Dieses Mal wagte sich die Bayerische Staatsoper an Franz Lehars musikalisches Meisterwerk „Schön ist die Welt“, also eine Operette, die man außer der „Fledermaus“ an Sylvester oder zu Karnevalszeiten dort kaum zu hören bekommt, geschweige denn zu sehen. Franz Lehar, der in diesem Stück auch wieder mal seinen Lieblingstenor Richard Tauber in wundervollen Tenorarien verewigte, schrieb hier eine seiner anspruchsvollsten Partituren. Leider konnte sich aber das 1930 uraufgeführte Werk (es sangen die Uraufführung Richard Tauber und die unvergessene Gitta Alpár) wenig auf den Bühnen durchsetzen, obwohl die Melodien darin eigentlich unvergeßliche Ohrwürmer sind.
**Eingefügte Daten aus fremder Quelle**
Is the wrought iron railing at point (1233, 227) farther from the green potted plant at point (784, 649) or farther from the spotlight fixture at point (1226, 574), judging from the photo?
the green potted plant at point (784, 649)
Die Bayerische Staatsoper nun versuchte, gerade mit diesem Titel des Werks im Wege der Montagsstücke dem Internetpublikum aufzuzeigen, daß trotz der erheblichen Pandemiemaßnahmen doch die Welt schön ist, und das Leben trotz aller Einschränkungen lebenswert erscheint. Die Handlung entspricht nicht einer Realität, ein versprochenes Königspaar lernt sich in den Bergen, ohne zu wissen, wer der eine oder andere ist, kennen und lieben. Hier lernt der Internetzuseher die beiden Librettisten Ludwig Herzer und Fritz-Löhner kennen, deren Texte allerdings nur in den jeweiligen musikalischen Interpretationen zu Gehör kamen, denn die Handlung wurde durch den Conférencier des Abends Max HOPP, der sich seine Texte selbst verfaßte und der auch in den Rollen des Königs und Hoteldirektor auftrat, sich selbst auf den Leib geschrieben zu haben scheint. Er sprach sogar die verbindenden Texte der Protagonisten, obwohl diese mit Sicherheit selbst ihre Sprechtexte interpretieren könnten, sie mußten während dieser Aktion stocksteif sich auf der Bühne gegenüberstehen. Man hatte fast den Eindruck, daß der Abend in der Hand des Moderators lag.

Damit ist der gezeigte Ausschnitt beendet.